FERMO – L’Ispettorato Territoriale del Lavoro di Ascoli Piceno, unitamente al Gruppo Carabinieri per la Tutela del Lavoro di Roma, nei giorni 27, 28 e 29 settembre ha effettuato un’azione di controllo sugli opifici e laboratori del settore tessile-calzaturiero presenti nella provincia di Fermo. Obiettivo condiviso dalla Prefettura di Fermo.

La task force composta da 18 unità, coordinata dal Comando Provinciale dei Carabinieri di Ascoli Piceno, ha effettuato accertamenti in un settore nel quale si concentrano gravi forme di illegalità e sfruttamento della manodopera.

Sono state verificate undici aziende e di queste il 55% è risultato irregolare: otto lavoratori non in regola di cui tre in nero. Tra questi un lavoratore minorenne.

Sono stati adottati due provvedimenti di sospensione dall‘attività imprenditoriale ed è scattato un provvedimento penale per l’irregolare occupazione del lavoratore minore.

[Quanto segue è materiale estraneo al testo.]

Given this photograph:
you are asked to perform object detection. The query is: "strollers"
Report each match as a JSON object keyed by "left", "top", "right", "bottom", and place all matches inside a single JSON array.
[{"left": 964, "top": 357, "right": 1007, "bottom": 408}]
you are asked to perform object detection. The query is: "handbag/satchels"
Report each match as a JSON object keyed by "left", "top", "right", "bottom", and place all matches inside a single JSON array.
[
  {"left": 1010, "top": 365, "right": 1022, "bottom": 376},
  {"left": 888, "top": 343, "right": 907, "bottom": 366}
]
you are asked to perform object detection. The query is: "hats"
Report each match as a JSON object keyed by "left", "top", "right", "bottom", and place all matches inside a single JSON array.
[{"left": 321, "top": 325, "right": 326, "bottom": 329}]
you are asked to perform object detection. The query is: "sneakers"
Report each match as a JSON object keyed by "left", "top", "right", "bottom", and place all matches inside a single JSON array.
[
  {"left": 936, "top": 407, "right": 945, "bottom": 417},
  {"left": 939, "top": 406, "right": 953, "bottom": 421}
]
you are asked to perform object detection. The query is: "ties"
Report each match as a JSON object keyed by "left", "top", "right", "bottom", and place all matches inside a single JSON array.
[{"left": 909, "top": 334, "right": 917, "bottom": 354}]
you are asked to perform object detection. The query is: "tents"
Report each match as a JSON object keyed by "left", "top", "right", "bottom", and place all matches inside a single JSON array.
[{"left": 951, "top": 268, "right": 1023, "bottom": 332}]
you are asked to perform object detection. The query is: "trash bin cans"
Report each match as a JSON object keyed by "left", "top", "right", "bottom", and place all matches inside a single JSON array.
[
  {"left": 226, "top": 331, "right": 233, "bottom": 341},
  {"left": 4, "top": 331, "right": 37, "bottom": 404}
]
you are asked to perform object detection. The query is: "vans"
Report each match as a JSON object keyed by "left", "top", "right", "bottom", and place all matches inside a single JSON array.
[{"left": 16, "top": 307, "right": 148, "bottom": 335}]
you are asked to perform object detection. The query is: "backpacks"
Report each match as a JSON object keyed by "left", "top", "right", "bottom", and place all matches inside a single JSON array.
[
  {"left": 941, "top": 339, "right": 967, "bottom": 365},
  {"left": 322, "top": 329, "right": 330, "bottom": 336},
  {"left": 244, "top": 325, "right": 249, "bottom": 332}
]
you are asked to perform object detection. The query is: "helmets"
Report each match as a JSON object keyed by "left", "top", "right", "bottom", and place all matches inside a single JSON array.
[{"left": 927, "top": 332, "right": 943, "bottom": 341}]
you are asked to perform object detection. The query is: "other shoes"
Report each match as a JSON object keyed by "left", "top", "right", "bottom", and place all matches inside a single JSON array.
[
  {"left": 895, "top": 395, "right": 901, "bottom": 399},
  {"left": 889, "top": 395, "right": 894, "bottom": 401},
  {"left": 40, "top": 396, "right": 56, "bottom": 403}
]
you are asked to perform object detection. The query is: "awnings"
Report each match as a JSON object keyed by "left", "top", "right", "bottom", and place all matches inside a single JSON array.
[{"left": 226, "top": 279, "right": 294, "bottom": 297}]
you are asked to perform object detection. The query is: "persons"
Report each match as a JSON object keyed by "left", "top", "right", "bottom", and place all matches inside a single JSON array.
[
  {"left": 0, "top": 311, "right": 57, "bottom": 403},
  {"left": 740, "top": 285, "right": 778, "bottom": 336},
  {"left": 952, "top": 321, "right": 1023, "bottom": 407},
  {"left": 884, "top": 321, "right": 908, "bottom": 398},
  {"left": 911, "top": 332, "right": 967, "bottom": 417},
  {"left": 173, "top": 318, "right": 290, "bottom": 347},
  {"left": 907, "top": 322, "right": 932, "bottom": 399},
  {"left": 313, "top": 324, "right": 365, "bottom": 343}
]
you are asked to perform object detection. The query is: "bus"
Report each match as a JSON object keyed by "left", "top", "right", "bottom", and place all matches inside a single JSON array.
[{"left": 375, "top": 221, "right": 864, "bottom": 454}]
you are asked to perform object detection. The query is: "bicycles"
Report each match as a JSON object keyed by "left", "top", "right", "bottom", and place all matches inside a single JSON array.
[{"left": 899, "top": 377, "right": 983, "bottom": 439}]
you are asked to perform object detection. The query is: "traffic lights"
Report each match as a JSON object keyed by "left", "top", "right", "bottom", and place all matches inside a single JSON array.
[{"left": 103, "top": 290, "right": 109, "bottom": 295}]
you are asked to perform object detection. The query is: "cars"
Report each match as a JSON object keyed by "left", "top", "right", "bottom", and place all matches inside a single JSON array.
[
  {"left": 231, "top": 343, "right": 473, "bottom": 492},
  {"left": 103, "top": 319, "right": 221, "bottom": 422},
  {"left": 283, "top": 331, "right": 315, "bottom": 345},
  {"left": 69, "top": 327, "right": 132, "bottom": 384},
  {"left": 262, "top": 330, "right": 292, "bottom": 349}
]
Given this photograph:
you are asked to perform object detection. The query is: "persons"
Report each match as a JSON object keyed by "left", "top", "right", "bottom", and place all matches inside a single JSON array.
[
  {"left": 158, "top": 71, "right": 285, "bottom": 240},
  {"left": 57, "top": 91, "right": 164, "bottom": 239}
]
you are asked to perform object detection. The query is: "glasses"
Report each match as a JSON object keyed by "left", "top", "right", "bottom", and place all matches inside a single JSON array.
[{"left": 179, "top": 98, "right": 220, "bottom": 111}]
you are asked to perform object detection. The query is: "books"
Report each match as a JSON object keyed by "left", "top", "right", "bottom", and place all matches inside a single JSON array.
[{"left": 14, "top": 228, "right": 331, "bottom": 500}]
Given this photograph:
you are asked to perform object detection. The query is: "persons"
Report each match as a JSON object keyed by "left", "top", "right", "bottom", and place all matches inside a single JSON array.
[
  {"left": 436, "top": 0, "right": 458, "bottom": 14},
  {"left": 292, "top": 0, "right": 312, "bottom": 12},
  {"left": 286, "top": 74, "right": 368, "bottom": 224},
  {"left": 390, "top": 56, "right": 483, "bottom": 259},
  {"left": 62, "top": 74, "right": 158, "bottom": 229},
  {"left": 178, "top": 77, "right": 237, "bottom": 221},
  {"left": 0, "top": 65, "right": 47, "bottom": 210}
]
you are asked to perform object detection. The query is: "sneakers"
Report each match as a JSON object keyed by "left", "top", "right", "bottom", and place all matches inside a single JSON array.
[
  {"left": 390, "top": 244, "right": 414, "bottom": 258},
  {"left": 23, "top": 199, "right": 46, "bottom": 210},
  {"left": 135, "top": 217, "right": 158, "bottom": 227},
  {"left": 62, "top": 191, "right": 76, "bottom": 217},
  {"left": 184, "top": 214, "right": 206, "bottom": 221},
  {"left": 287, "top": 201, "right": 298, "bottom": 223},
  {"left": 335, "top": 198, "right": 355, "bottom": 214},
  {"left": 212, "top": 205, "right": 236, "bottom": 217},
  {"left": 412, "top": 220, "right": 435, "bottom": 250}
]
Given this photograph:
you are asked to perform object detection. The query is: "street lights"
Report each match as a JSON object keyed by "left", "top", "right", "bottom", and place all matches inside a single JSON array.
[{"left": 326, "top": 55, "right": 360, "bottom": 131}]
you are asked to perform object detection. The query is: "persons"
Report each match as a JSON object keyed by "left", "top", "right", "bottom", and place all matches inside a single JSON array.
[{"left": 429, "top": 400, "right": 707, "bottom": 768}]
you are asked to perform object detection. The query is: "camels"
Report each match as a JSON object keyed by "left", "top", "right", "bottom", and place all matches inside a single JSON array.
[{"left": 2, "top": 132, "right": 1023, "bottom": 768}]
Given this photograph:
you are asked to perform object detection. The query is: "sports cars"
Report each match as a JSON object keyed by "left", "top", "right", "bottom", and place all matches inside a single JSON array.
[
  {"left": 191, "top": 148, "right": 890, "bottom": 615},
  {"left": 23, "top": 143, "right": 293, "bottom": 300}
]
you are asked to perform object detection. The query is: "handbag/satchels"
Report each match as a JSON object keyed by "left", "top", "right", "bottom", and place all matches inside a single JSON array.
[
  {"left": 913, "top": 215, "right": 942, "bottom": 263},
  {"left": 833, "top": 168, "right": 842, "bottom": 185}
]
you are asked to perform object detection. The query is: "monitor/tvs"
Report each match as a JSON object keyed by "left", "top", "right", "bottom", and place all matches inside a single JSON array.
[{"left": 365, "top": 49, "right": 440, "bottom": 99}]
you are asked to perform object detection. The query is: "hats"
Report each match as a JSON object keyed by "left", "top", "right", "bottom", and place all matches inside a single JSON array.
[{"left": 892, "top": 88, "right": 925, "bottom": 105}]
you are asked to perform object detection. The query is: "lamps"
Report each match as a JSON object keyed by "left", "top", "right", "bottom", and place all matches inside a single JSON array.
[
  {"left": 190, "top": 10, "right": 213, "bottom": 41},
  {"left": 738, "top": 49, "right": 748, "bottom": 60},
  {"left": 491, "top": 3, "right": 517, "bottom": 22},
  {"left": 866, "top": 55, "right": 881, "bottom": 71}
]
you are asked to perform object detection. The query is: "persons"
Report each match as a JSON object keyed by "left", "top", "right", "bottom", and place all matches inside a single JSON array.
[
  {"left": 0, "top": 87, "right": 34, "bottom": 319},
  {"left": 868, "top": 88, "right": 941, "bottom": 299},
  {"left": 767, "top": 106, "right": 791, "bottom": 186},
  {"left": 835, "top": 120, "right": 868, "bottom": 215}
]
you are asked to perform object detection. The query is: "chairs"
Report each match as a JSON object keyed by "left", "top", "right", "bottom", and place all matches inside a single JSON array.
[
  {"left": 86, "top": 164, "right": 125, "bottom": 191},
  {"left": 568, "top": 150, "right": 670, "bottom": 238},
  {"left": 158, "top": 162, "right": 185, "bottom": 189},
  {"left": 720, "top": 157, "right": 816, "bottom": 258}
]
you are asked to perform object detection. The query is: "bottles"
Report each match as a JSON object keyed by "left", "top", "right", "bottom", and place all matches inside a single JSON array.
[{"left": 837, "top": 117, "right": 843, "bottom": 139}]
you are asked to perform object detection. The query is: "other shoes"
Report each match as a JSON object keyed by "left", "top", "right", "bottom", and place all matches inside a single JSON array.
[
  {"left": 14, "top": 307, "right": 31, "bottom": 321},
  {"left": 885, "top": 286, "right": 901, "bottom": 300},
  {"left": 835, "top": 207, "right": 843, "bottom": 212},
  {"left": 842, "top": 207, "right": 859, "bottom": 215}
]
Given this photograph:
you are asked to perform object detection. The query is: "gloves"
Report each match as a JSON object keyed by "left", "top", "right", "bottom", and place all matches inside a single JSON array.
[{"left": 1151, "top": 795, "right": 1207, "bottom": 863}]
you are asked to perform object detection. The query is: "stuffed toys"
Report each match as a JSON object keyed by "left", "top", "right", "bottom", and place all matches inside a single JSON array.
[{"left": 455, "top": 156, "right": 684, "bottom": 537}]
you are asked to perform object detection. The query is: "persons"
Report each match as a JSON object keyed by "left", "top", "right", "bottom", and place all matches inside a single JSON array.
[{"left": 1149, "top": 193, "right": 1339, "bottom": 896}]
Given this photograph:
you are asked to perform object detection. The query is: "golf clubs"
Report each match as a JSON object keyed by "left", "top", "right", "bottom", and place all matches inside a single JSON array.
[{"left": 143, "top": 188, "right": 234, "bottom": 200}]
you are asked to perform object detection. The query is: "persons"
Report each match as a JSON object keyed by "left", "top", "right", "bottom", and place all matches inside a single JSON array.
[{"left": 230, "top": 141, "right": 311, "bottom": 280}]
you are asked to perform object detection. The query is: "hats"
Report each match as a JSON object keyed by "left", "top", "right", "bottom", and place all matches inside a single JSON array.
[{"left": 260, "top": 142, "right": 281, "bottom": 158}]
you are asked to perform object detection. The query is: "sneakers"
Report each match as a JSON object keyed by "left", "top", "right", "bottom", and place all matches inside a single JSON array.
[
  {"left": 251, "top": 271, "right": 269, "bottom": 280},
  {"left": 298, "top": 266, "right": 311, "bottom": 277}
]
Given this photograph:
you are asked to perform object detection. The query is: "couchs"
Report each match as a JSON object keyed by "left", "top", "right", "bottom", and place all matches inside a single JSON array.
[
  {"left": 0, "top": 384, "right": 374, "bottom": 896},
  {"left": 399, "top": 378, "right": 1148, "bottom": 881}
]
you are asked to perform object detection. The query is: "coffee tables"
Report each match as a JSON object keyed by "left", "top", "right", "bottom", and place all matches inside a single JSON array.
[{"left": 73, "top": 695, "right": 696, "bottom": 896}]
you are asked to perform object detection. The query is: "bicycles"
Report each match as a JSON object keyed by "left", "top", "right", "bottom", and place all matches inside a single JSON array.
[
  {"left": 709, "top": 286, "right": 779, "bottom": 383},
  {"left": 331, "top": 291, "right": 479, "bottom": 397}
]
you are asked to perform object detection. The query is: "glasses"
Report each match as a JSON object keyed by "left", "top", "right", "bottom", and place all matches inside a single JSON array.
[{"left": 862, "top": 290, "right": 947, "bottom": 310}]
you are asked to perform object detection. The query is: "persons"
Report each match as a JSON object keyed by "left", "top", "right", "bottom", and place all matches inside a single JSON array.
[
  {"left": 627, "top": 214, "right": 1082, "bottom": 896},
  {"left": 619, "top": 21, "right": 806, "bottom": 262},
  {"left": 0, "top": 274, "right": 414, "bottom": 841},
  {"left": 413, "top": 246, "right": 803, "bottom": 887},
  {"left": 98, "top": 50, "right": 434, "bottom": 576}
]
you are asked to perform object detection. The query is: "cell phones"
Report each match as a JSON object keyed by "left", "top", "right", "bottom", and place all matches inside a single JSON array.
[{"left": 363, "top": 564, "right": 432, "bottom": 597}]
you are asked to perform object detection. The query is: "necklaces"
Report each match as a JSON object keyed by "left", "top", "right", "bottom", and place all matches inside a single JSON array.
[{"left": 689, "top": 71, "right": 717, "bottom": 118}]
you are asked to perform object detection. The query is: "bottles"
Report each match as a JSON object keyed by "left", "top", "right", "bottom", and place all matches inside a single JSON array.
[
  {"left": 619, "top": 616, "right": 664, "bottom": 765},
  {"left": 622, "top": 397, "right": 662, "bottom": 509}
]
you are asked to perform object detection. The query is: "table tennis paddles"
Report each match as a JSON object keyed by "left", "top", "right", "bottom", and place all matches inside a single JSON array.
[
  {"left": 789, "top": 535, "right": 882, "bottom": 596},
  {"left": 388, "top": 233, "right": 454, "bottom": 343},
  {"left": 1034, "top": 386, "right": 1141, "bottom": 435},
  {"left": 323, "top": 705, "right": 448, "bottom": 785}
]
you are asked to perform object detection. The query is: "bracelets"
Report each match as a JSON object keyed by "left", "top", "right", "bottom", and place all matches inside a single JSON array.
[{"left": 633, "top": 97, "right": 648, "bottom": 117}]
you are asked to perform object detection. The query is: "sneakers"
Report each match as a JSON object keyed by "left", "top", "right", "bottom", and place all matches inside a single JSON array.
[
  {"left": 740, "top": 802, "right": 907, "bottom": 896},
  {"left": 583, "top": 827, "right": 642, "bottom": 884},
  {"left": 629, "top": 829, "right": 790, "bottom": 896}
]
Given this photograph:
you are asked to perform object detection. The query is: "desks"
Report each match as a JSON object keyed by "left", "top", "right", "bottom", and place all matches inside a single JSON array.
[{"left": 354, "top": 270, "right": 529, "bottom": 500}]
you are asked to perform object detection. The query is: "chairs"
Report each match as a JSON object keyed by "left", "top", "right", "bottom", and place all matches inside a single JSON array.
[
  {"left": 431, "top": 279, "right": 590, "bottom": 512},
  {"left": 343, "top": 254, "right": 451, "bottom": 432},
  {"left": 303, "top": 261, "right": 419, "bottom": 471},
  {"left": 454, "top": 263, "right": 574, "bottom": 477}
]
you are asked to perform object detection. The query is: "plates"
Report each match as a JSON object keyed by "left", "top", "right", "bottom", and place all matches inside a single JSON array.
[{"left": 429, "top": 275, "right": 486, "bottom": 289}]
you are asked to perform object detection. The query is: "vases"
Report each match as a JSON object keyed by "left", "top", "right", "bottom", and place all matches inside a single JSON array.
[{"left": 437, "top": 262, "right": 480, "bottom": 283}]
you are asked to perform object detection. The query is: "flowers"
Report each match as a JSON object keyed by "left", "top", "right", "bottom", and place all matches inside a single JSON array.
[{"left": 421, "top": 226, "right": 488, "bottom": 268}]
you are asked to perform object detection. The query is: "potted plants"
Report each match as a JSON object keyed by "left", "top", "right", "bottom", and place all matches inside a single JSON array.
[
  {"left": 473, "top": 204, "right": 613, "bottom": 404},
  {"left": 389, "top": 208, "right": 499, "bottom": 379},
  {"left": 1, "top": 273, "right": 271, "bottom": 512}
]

Le violazioni accertate hanno comportato sanzioni amministrative per almeno 6500 euro, salve ulteriori violazioni che dovessero emergere alla definizione degli accertamenti, ed il recupero dei contributi e premi evasi che ammonta a 41500 euro.

Le azioni di controllo saranno ripetute ed intensificate nei prossimi mesi.